Version 2022.2. List of optimisations
- Switch to Apache Kafka in asynchronous processing of transactions and events in the payment system
- Optimization of batch operations
- A new way to store purchases: purchase information in the form of a JSON document
- Improving the performance of offers
- Updating indexes
- Optimization of methods for obtaining client attributes
- Restrictions on the total volume of customers have been lifted
- Regular cleaning of purchase data older than the specified date
- Optimization of purchase information
Switch to Apache Kafka in asynchronous processing of transactions and events in the payment system
To improve the performance of the payment system, the logic of working with queues in it has been changed.
- It was: all new transactions were sent directly to the database, after which they were processed in the background by a special background service.
- It became: all new transactions end up in a special distributed streaming platform Kafka.
The platform Kafka allows you to:
- increase the fault tolerance of the System by distributing data to different nodes;
- horizontally scale the load;
- due to the high throughput, absolutely all events passing through it can be processed in real time;
- thus, do not accumulate queues for transferring funds between accounts.
Optimization of batch operations
It was possible to significantly increase the speed of batch operations due to:
- changes in the logic of the batch operations themselves;
- deleting tables from the database that record data on batch operations:
- only errors are now presented in the records,
- Unused indexes have been removed.
The table below shows the results obtained during the comparison of batch operations before and after optimization.
Batch operation | Number of processed data | Before optimization | After optimization |
---|---|---|---|
Importing card numbers | 300,000 card numbers | 6 hours | 3 to 11 minutes |
Import of customer attributes required for registration | 300,000 customers | 30 minutes | 10 minutes |
Import of optional customer attributes | 300,000 customers | 6 hours | 11 minutes |
Import passwords | 300,000 passwords | 5 hours | 11 minutes |
Customer registration | 300,000 customers | 9 hours | 10 minutes |
The speed of batch reading of messages from Rabbit queues has also been optimized.
A new way to store purchases: purchase information in the form of a JSON document
The way of storing purchases has changed. Now, instead of a relational purchase storage model, information about positions, operations and processing results is stored in the form of a JSON document. This made it possible to speed up the insertion of this information and overcome the limit of 200 receipts per second (up to 500 checks).
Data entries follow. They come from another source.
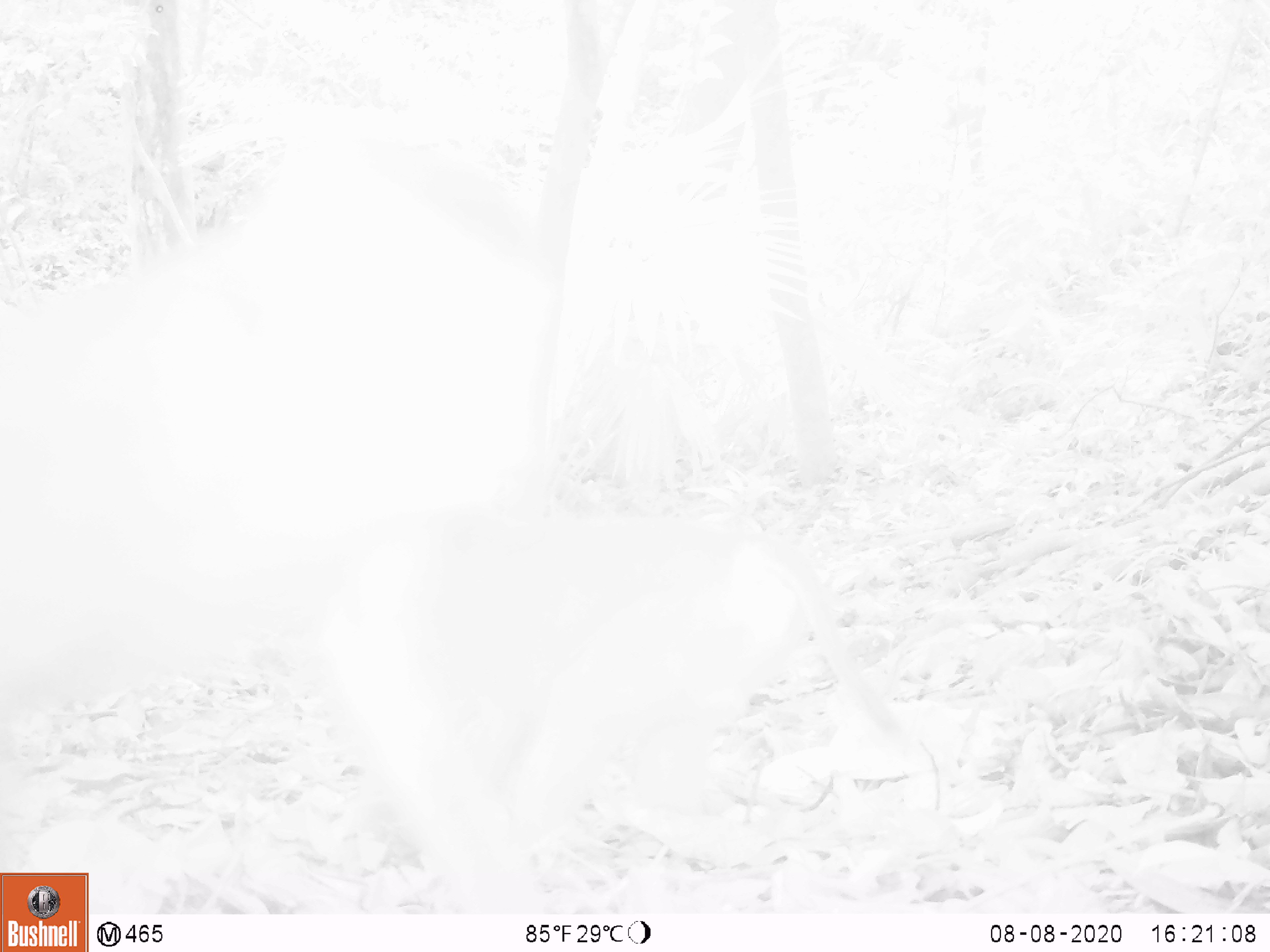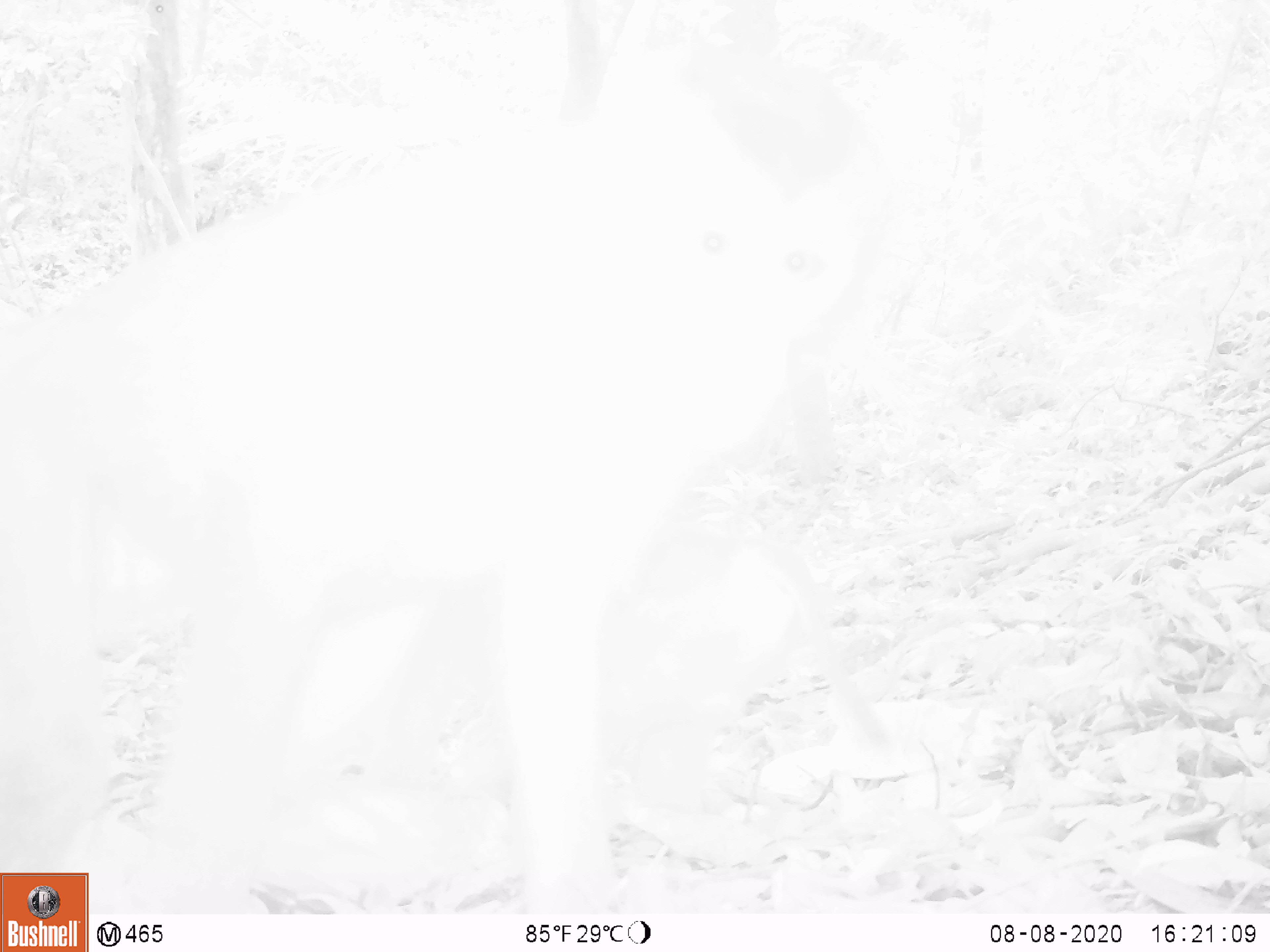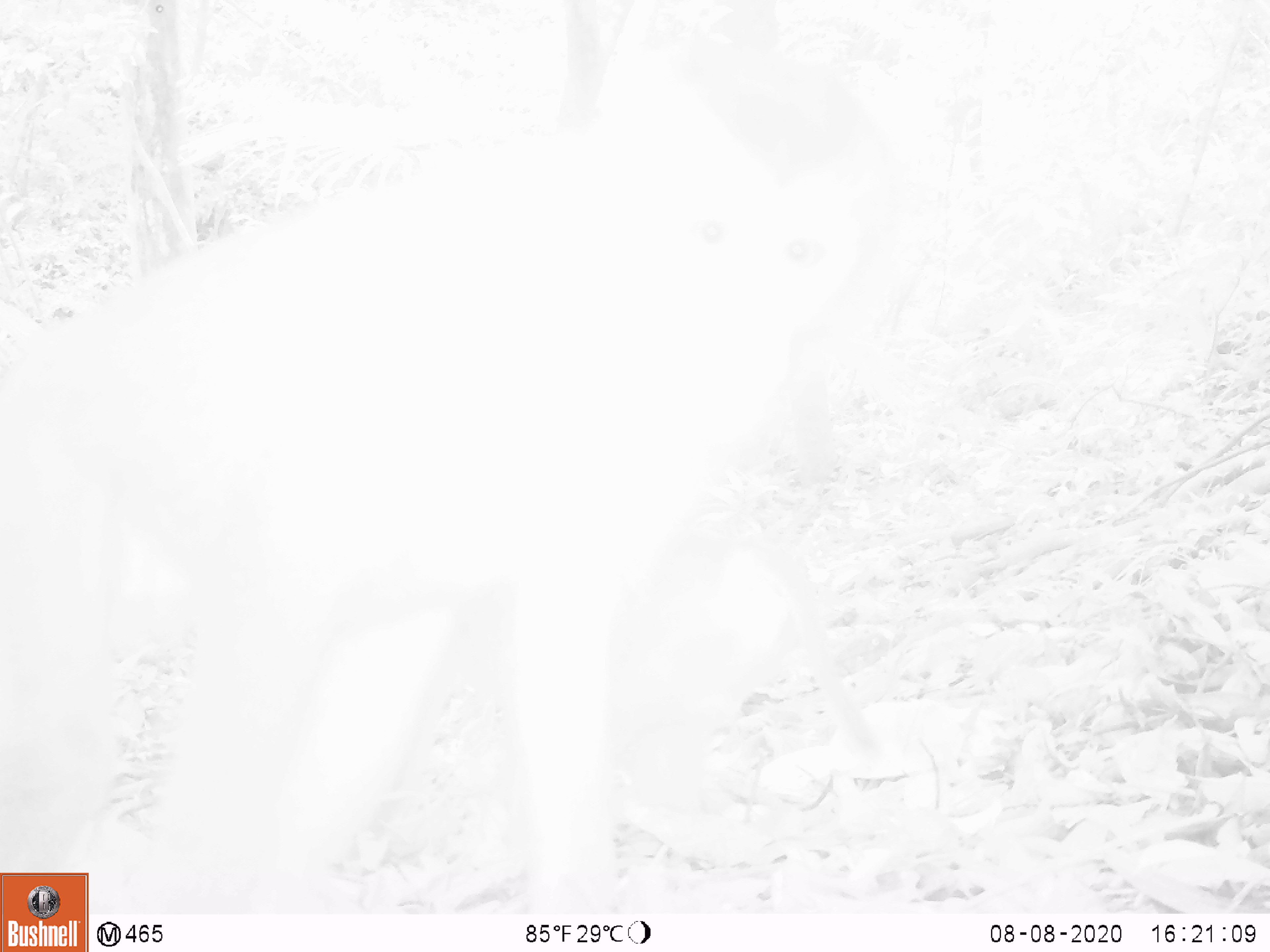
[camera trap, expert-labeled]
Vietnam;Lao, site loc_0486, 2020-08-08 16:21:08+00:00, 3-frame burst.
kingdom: Animalia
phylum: Chordata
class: Mammalia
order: Primates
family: Cercopithecidae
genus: Macaca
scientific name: Macaca nemestrina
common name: pig-tailed macaque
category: pig tailed macaque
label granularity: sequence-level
Improving the performance of offers
To increase the speed of the offers, the following optimizations were carried out:
- The campaign parameters (filters and actions) have been completely switched to caching, which allowed faster access to them;
- Internal blocking of offers from the status system has been eliminated, which has allowed to increase the speed of offers with status systems.
Updating indexes
- 15 unused indexes have been deleted. This reduced the overall size of the tables, and also allowed a slight increase in the insertion speed.
- 6 indexes were optimized, which made it possible to increase the performance of some queries by reducing the load on the database core.
Optimization of methods for obtaining client attributes
To increase the speed of processing requests to obtain information about customer attributes:
- Optimized tables in the database (by reducing the size of the table by 2 times);
- Improved filtering, which now occurs strictly by indexes.
Restrictions on the total volume of customers have been lifted
The limit on the total volume of customers of 200 million has been removed from the System.
Regular cleaning of purchase data older than the specified date
To optimize the storage of information in Databases (DB) and for timely cleaning of information, a regular task "Event Cleaning" was done.
When running a regular task, the process of deleting information from the business activity table in the database occurs. This way, the database is automatically cleared of old records (events that have already been completed in the System).
The results obtained during the regular work are presented in the table:
Description | |
---|---|
Duration of work | During one cycle of a regular task with a duration of one hour, information about 1,500,000 events was deleted from the Database. The approximate amount of deleted information is 2.5 GB. |
Results of background work of a regular task |
After the end of the regular task, the memory was restored to its original value. |
Impact on the work of your Personal Account and mobile application | A regular task does not affect the work of your Personal Account and Mobile Application. |
Impact on BI data | The data in BI remains unchanged. |
Impact on the Marketing management platform (MMP) |
|
Optimization of purchase information
The database table related to purchases has been optimized:
- Information about purchases (for example, the receipt number, purchase ID, check items, etc.) is stored in a compressed form.
- The name of the offer is not saved in the table, only its identifier.
This allows you to reduce the amount of data storage.